## Task to carry out
Return, word for word, the part of the records that opens with the line containing "As seen in the" and runs to the end of the records, with both ends included.

########

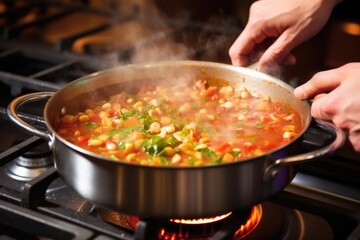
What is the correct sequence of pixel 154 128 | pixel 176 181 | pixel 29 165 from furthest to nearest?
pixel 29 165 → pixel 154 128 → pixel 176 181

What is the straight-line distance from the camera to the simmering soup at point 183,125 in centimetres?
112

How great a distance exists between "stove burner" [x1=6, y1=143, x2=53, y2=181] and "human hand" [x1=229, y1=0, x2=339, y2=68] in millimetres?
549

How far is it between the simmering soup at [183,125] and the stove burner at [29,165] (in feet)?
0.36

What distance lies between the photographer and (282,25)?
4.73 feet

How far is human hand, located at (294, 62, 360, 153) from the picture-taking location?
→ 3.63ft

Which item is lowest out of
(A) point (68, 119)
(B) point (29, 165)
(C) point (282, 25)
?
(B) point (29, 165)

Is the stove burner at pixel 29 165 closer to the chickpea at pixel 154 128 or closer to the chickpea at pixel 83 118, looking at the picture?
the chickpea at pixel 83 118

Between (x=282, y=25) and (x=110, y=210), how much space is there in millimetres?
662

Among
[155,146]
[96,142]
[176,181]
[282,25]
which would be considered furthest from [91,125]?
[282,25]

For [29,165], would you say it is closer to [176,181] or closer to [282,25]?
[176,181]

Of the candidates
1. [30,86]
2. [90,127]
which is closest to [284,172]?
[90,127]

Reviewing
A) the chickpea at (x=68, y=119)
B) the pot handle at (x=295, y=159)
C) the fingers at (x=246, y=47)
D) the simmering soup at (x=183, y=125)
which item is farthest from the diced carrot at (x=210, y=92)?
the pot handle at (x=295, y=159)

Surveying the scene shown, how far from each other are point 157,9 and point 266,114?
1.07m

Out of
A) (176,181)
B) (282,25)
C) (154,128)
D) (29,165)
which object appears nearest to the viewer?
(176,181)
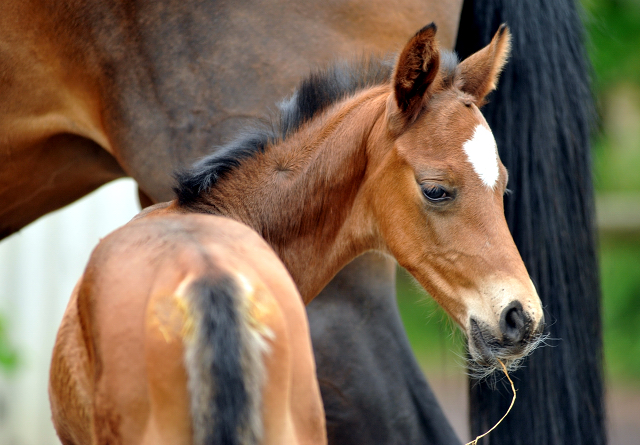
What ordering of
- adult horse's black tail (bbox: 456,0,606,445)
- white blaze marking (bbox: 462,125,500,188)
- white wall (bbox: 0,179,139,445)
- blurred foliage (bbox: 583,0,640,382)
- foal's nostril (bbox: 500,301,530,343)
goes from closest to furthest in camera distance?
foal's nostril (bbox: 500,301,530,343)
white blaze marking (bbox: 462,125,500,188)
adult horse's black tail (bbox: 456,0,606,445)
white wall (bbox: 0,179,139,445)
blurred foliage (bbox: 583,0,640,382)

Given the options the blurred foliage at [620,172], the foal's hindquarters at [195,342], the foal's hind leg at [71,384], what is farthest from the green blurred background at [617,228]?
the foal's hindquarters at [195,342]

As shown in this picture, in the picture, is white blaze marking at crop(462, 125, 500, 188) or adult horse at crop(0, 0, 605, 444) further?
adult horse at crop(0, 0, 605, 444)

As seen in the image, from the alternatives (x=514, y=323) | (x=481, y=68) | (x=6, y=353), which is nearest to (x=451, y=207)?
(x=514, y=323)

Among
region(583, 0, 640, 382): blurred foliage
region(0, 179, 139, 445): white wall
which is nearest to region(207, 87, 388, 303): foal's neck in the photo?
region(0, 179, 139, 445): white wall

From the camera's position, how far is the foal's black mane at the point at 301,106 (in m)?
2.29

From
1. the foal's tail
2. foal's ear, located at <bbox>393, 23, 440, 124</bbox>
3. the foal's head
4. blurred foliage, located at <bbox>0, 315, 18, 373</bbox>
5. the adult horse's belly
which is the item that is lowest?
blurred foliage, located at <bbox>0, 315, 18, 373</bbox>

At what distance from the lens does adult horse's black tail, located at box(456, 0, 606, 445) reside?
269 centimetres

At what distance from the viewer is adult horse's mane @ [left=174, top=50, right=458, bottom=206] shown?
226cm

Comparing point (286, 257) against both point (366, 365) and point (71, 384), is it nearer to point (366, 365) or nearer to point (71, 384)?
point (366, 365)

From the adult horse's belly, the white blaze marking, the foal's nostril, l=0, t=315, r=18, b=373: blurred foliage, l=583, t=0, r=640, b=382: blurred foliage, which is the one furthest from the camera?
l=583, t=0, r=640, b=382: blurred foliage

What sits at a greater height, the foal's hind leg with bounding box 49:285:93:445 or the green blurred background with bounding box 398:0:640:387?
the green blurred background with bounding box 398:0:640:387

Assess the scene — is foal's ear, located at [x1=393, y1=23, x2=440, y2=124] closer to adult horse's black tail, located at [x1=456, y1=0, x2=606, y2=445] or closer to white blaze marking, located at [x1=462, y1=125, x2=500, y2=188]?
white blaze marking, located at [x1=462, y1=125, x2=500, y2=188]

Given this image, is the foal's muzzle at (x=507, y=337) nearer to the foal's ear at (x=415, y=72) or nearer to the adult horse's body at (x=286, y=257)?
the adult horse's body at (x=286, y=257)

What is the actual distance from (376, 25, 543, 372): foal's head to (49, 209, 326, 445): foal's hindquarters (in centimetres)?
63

########

## Answer
As seen in the image, from the alternatives (x=514, y=323) | (x=481, y=68) | (x=6, y=353), which is nearest to (x=451, y=207)?
(x=514, y=323)

Among
region(583, 0, 640, 382): blurred foliage
region(0, 179, 139, 445): white wall
which is nearest to region(207, 87, 388, 303): foal's neck in the photo?
region(0, 179, 139, 445): white wall

From the camera's position, how far is the foal's black mane at the point at 301,106 (in m)?
2.29

From
1. the foal's tail
2. foal's ear, located at <bbox>393, 23, 440, 124</bbox>
3. the foal's head
4. blurred foliage, located at <bbox>0, 315, 18, 373</bbox>
5. the adult horse's belly
which is the item that is lowest?
blurred foliage, located at <bbox>0, 315, 18, 373</bbox>

At what distance from the lens does adult horse's black tail, located at box(456, 0, 606, 445) reside?
269 centimetres

At what distance from the viewer is adult horse's mane @ [left=174, top=50, right=458, bottom=206] shown?
226cm

Comparing point (286, 257) against both point (366, 365) and point (71, 384), is it nearer to point (366, 365) or nearer to point (71, 384)?
point (366, 365)

From the adult horse's belly, the white blaze marking, the foal's nostril, l=0, t=315, r=18, b=373: blurred foliage, l=583, t=0, r=640, b=382: blurred foliage, which is the one furthest from the camera?
l=583, t=0, r=640, b=382: blurred foliage

What sits at a greater height, the foal's hind leg with bounding box 49:285:93:445 or the green blurred background with bounding box 398:0:640:387?
the green blurred background with bounding box 398:0:640:387

Assess the scene — is foal's ear, located at [x1=393, y1=23, x2=440, y2=124] closer to adult horse's black tail, located at [x1=456, y1=0, x2=606, y2=445] or closer to white blaze marking, located at [x1=462, y1=125, x2=500, y2=188]?
white blaze marking, located at [x1=462, y1=125, x2=500, y2=188]

Given this image, is the foal's muzzle at (x=507, y=337) nearer to the foal's ear at (x=415, y=72) or nearer to the adult horse's body at (x=286, y=257)?
the adult horse's body at (x=286, y=257)

What is the actual distance from (376, 25, 543, 372): foal's head to (49, 209, 326, 445): foal's hindquarters (in centimetres)?
63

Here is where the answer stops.